Machines to replace the brain (artificial intelligence) and replace the uterus (artificial uterus). Uterus transplants have already proven effective, and that is what transhumanists from Technoprog (the French transhumanist association) find particularly attractive. However, “despite transhumanist proclamations, the fundamental difference between men and machines still stands”. Contrary to machines, men are conscious of their finitude, of their own death. And more than anything else, “all living being, human or not, is irreplaceable since, after it disappears, there will never again be an individual absolutely identical”. Leaders from Technoprog have dared to claim a “human dignity” for serial production robots, though all machines are replaceable… “Because, according to them, “technique enables one to overcome all limitations of the body in its human condition”. The transhumanist Laurent Alexandre goes as far as claiming “there is no difference between making love to a robot and a human being”!? This is a true source of concern for the psychologist Serge Tisseron: “The day we start believing our robot is capable of living, we are in danger.

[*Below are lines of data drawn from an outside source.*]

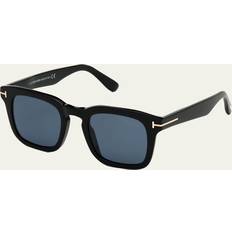 Sunglasses Tom Ford Dax 50MM Square Black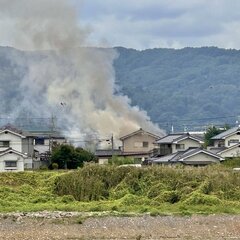 【火事】長野県 佐久…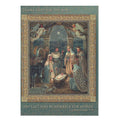 It's Christmas! Set of 2 Thank God for His Son Greeting Cards in Multi color Rectangular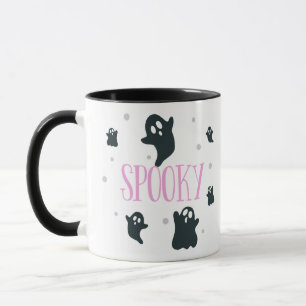 Mug Fantômes effrayants Super Mignon Halloween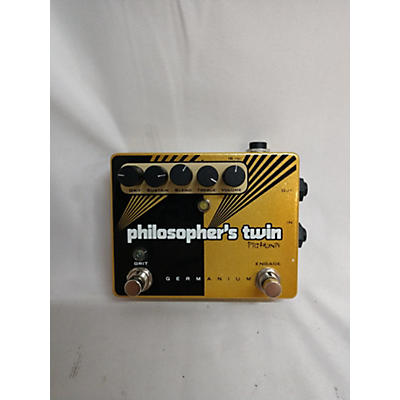 Pigtronix Philosophers Twin Germanium Effect Pedal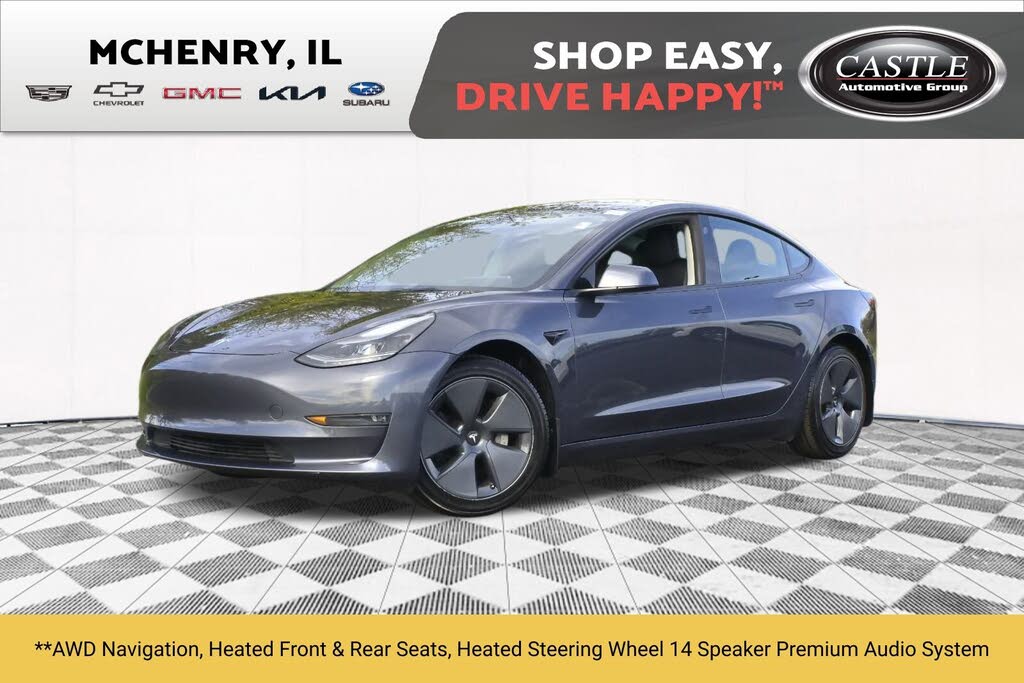 2022 Tesla Model 3 Long Range AWD
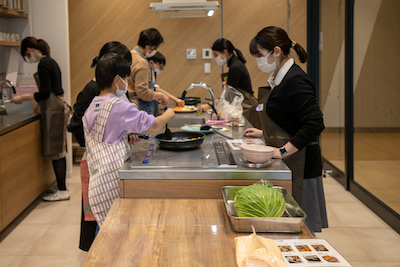 親子料理教室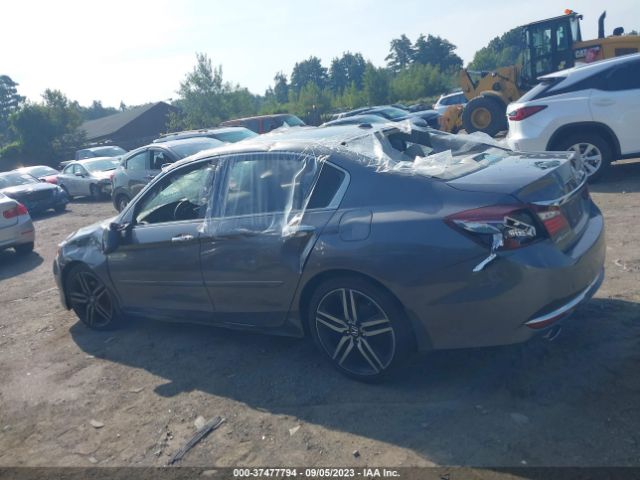 1HGCR3F81HA017785 Honda Accord Sedan Ex-l V6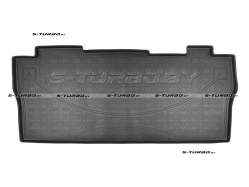 Коврик в багажник модельный полиуретановый, длинная база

It won’t love us, but we will start loving it”. Thus, says Jacques Testart, “Robots bear the hopes of an autonomy we are little by little giving up, and hybridization with machines raises the hopes of a promotion of defective men”. In fact, “if you think of cyborgs (cybernetic organism), it is not quite clear if it is men that are being robotized or if it is robots that are beings humanized.”

 

He reminds of the great classic references to “augmented men” used by transhumanists: a Golem of the Talmudic tradition, physically powerful, but rather stupid; Frankenstein’s monster, created by Mary Sheley, made from a variety of corpses put together, but intellectually superior… From these myths, one could conclude that “matter is incapable of creating human intelligence. It finds its substance in the living, even in a state of death”.

 

He also speaks of a characteristic unique to mankind: language, “which modernity has reduced to communication”. Transhumanism wants to deprive it from its emotional, poetic, and metaphoric functions and smooth it out to take away its richness and nuances, “to pollute it with (…) “words of technocratic effectiveness”. However, impoverishing a language leads to an impoverishment of the mind and the beginning of “dehumanization”.